David A. 9
BREATHLESS
Un film de Yang Ik-june
Avec Yang Ik-june, Kim Kkobbi, Lee Hwan
Durée : 2h10
BREATHLESS de yang ik-june
Véritable film coup de poing, Breathless sidère autant qu'il révolte. Première oeuvre de Yang Ik-june, qui incarne le rôle principal et signe également le scénario, le cinéaste réalise ici un coup de maître. Cette plongée vertigineuse dans les affres de la violence quotidienne d'un petit malfrat casseur de corps a de quoi perturber. Insultes incessantes, coups de poings et matraquages à répétition, humiliations constantes, le film ne ménage pas son public, jusqu'à la nausée. Pourtant, à mesure que les personnages et leurs relations s'installent, à l'indignation et à la répulsion succèdent la compréhension et même l'attachement. Sang-hoon est incontrôlable et s'il domine les autres par la force, il devient lui-même victime de son propre comportement. Complètement asocial, il ne peut véritablement approcher sa soeur aînée. Plus grave, à chaque fois qu'il voit son père, il ne peut réfréner ses envies de bastonnades. Seule Yeon-lee, qui a su lui tenir tête, sait s'attirer ses faveurs tout en le provoquant.
Le film est sec comme un coup de trique et frappe là où ça fait mal. Indéniablement le jeune acteur-réalisateur fait penser au Takeshi Kitano de Violent cop ou encore de Sonatine. Même frontalité de la violence, même personnage apathique et repoussant. On pense également au personnage coréen de Kim Joon-pyong dans le film japonais de Yoichi Sai, Blood bones, là encore incarné par Kateshi Kitano. Cependant le film ne tient pas seulement à ces scènes de coups et blessures, au contraire les moments ménagés où les personnages échangent une conversation ou s'ignorent, permettent au film de respirer et au public de reprendre confiance dans la conclusion à venir. Yang Ik-june parsème même le film de moments cocasses et salvateurs, introduisant l'humour au compte-goutte, dans quelques dialogues, histoire de ne pas sombrer dans le nihilisme le plus total.

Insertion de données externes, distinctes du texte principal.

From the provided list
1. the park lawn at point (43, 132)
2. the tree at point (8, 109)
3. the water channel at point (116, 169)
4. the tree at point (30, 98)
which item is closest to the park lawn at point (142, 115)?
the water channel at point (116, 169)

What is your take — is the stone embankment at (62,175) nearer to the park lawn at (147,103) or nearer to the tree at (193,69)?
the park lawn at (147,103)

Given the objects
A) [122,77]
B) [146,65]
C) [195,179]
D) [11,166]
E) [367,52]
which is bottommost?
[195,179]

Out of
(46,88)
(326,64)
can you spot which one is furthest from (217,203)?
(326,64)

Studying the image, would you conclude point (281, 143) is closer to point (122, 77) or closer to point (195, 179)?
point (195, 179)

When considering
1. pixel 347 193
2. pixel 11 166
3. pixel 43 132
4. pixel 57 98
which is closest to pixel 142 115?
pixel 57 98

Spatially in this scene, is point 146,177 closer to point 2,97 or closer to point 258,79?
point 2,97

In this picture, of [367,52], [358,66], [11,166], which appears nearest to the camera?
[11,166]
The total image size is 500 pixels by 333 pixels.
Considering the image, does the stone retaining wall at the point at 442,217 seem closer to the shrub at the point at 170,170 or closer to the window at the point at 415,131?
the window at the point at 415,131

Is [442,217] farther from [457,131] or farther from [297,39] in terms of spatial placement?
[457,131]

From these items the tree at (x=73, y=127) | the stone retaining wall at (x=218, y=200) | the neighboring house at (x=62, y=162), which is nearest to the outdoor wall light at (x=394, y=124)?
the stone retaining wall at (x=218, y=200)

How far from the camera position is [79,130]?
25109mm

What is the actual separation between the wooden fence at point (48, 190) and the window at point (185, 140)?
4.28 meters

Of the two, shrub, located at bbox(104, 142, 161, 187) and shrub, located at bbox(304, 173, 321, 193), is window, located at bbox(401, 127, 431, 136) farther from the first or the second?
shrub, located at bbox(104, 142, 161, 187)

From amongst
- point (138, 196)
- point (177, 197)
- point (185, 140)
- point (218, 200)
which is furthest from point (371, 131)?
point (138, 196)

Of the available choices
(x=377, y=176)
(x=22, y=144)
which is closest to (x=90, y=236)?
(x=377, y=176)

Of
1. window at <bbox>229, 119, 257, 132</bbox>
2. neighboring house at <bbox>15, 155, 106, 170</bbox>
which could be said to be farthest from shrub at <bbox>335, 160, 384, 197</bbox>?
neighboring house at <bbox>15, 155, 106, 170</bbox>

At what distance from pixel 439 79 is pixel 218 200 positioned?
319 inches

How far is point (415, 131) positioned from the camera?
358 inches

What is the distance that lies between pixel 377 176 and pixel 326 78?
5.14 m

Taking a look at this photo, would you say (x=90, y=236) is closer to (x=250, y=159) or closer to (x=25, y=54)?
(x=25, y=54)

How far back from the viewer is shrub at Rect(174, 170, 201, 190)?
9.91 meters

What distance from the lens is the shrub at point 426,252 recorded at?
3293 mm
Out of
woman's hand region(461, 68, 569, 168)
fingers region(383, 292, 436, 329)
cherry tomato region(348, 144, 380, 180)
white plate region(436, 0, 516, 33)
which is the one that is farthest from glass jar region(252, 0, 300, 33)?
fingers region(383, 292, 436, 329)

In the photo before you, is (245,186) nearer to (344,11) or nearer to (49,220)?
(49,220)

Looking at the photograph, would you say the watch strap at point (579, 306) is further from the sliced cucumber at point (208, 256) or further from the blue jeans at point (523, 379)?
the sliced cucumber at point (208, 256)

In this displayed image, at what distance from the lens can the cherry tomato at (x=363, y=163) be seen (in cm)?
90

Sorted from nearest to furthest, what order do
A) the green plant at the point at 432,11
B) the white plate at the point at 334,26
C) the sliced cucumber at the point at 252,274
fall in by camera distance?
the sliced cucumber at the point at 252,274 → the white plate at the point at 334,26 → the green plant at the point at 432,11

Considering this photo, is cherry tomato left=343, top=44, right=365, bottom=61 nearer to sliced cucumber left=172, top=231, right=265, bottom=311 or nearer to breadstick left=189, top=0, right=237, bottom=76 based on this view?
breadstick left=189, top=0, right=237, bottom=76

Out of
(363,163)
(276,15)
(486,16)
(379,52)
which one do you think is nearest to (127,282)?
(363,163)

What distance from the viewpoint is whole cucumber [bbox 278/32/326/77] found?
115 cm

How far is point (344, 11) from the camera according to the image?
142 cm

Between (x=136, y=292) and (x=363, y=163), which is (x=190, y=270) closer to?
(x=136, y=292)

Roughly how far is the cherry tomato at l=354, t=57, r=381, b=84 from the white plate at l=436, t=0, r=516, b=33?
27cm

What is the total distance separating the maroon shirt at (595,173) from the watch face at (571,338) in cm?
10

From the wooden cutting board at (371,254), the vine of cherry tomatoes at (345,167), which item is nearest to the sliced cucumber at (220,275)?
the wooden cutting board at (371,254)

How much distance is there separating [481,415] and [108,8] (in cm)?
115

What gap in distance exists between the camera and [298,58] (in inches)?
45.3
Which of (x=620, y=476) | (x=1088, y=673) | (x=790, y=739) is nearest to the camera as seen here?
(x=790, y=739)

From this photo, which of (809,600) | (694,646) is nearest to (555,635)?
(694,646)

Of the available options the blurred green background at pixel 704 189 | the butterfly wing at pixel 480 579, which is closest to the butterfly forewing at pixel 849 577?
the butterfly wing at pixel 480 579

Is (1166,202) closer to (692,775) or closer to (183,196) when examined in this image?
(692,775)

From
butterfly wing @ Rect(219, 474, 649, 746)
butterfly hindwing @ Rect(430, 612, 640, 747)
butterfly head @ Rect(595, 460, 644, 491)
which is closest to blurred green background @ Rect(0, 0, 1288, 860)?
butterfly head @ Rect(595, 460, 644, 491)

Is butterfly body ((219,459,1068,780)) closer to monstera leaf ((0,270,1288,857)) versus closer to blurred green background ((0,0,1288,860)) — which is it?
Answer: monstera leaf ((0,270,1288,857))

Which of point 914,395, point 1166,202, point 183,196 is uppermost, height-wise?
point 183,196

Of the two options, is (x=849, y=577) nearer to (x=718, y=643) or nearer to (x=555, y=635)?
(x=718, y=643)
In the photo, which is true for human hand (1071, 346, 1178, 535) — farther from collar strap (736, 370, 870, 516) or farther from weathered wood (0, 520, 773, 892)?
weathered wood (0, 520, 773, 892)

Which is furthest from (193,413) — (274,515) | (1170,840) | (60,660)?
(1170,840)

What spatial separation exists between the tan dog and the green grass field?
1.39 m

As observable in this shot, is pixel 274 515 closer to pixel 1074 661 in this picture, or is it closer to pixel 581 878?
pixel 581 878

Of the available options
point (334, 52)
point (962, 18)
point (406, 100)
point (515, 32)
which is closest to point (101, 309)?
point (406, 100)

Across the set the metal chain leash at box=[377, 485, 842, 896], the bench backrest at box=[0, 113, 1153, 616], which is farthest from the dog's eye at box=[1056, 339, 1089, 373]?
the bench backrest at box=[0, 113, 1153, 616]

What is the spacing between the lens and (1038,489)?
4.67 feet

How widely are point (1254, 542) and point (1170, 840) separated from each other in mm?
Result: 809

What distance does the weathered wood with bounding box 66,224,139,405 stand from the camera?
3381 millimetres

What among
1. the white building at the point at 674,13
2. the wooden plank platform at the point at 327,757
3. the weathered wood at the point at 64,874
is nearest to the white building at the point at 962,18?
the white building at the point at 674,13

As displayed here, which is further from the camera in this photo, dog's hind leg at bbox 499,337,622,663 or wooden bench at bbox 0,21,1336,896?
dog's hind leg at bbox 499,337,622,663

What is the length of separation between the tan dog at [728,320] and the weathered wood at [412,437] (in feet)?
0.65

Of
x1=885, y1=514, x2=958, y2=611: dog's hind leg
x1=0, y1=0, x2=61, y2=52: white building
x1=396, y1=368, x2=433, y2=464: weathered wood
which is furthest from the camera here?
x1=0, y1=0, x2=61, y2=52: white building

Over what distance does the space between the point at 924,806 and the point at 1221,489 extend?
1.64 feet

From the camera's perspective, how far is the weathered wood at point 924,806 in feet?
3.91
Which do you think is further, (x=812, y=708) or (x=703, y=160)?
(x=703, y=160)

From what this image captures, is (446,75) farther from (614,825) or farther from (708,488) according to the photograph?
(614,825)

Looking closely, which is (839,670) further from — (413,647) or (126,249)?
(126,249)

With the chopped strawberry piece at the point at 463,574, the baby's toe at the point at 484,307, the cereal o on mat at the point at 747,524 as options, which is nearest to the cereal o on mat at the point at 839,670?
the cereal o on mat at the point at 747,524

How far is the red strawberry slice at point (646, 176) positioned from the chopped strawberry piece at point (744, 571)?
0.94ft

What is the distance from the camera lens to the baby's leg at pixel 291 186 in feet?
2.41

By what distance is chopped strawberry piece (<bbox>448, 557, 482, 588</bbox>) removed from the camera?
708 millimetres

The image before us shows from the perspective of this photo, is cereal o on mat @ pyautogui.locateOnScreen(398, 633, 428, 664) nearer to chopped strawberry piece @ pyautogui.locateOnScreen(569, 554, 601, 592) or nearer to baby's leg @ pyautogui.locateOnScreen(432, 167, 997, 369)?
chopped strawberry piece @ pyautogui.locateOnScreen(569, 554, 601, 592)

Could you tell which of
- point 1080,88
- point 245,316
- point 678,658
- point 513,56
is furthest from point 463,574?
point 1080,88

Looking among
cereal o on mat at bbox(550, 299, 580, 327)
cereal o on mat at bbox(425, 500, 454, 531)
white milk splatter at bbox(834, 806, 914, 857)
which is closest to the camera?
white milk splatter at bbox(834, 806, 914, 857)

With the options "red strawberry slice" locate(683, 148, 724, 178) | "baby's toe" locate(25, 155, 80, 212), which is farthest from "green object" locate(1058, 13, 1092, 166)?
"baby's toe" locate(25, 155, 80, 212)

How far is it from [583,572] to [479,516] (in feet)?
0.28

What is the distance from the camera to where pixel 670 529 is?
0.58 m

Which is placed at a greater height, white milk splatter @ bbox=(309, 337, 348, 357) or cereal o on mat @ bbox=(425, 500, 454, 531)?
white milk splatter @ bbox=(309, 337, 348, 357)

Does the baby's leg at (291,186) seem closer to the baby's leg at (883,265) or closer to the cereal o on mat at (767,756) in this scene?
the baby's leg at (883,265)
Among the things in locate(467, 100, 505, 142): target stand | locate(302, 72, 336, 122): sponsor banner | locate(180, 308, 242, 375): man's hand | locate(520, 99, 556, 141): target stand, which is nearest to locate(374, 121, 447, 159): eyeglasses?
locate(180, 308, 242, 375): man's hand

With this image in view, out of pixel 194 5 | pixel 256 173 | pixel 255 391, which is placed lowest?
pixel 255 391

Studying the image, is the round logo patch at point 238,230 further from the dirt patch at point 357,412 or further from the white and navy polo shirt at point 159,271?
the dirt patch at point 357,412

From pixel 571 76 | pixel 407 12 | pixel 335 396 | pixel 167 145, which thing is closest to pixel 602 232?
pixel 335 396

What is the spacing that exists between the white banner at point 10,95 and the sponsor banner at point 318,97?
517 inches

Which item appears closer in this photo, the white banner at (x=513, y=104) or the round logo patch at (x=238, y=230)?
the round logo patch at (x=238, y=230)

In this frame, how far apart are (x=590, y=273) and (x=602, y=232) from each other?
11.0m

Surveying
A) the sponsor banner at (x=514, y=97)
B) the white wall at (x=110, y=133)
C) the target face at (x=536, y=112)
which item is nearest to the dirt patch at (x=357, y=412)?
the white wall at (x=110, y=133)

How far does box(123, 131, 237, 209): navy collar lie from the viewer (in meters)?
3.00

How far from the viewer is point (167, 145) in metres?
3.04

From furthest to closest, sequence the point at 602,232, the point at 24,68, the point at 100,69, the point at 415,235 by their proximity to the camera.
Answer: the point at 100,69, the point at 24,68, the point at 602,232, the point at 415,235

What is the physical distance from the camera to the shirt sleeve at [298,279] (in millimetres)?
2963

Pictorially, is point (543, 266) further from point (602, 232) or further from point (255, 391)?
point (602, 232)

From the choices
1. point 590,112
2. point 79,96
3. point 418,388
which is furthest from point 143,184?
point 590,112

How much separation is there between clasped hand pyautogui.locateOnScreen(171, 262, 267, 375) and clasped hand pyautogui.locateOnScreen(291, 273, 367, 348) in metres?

BREATHLESS de yang ik-june
Breathless, comme son titre l'indique, est un film qui s'encaisse jusqu'à bout de souffle. Si le film de Jean-Luc Godard n'a rien à voir là-dedans, on peut tout de même noter une même énergie qui ne faiblit jamais tout au long du métrage et un montage constamment percutant sans jamais tomber dans le sur-découpage. Film savamment équilibré entre les tensions internes des personnages et celles qui s'installent à travers les éléments dramatiques, la nervosité et l'anxiété glissent peu à peu de l'image vers le spectateur. Le film contamine au sens propre, jusqu'au dernier plan, magistral de simplicité et de sens. Yang Ik-june, un cinéaste sur lequel il va falloir compter à l'avenir et dont la qualité de cette première oeuvre surpasse largement la majorité des oeuvres présentées en compétition au festival du Film Asiatique de Deauville.
David A.
Retrouvez la galerie photos sur les pages suivantes...
[p1] [p2]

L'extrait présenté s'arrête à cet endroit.